Back then, a cruise was the first-class way to reach a holiday destination.
As recently as 20 years ago, about 500,000 people annually, most of them rich, took cruises of three days or more.
Now, the ships are destinations in themselves. Several lines run cruises to nowhere, with passengers staying on board.
About 3.5 million people are expected to sail from North American ports this year.
The man largely responsible for lowering the gangplank to the vacationing masses is Ted Arison, who founded Carnival Cruise Lines in 1972, beginning with one old ship, the Mardi Gras, during an energy crisis.

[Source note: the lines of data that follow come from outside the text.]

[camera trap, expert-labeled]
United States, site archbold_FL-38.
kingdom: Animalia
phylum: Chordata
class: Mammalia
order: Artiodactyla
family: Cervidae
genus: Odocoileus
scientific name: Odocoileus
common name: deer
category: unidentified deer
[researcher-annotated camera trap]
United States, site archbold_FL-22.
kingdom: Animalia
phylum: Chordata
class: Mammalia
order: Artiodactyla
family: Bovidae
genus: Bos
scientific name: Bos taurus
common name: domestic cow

To save on fuel, the ship traveled slowly, stopping at few ports.
To keep his customers happy about spending so much time on board, he installed a casino, a disco, a movie theater and two nightclubs. Who had time to long for Caribbean ports?

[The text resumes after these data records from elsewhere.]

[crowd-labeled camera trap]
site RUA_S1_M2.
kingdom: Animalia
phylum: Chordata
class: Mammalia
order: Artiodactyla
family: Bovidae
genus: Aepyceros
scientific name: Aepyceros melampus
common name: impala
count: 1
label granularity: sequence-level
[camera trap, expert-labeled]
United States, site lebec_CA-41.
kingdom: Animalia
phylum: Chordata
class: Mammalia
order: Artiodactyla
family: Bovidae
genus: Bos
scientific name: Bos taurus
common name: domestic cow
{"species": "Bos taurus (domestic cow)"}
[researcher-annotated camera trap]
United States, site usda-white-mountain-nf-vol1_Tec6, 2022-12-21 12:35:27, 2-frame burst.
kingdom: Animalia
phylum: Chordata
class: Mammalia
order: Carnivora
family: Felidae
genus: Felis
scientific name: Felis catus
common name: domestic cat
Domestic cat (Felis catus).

Low prices and aggressive marketing helped persuade the middle class to clamber aboard.
Carnival's acquisition of the Holland America Line last year raised its revenues to $1.15 billion.
The four other companies that, with Carnival, dominate the North American industry are Kloster Cruise Ltd., which owns Norwegian Cruise Lines, Royal Cruise and Royal Viking; Princess Cruises; the Royal Caribbean Cruise Line, and Chandris Fantasy Cruises.
Next for the industry? Estelle Lessack, for one, whose Travel Trends agency in Fort Lee, N.J., handles cruises on most lines, said the idea for most is to have a cruise for every taste.
"So much is being offered on the cruise ships that it just about takes in everybody," she said.
With extra capacity visible on the horizon, the cruise ships are piling on the attractions, adding more sports, health and social programs than ever.
Norwegian Cruise Lines boasts that golf and tennis pros will help passengers with their games. Net-draped driving ranges are available on board and golf courses and tennis courts, on shore.
Others offer "spa cruises," with special weight-loss, cholesterol-lowering diets and fitness programs in elaborate gyms.
For sports fans who want to see the stars in the off-season, Norwegian also plans to bring football and baseball players on board special cruises next year.
Cruise lines are also trying to earn more from passengers once they board by multiplying the opportunities for them to drink, shop and gamble. Many spend about $50 a day, which helps compensate for cruise discounts.
To spread the news, advertising budgets are substantially higher. And then there is one more audience the lines try hard to satisfy. They make sure that travel agents have special incentives to recommend a cruise.
Besides requiring minimal effort to book, the commissions, at the larger agencies, tend to be 13 percent to 15 percent, 3 percent to 5 percentage points higher than for airlines and land-bound hotels.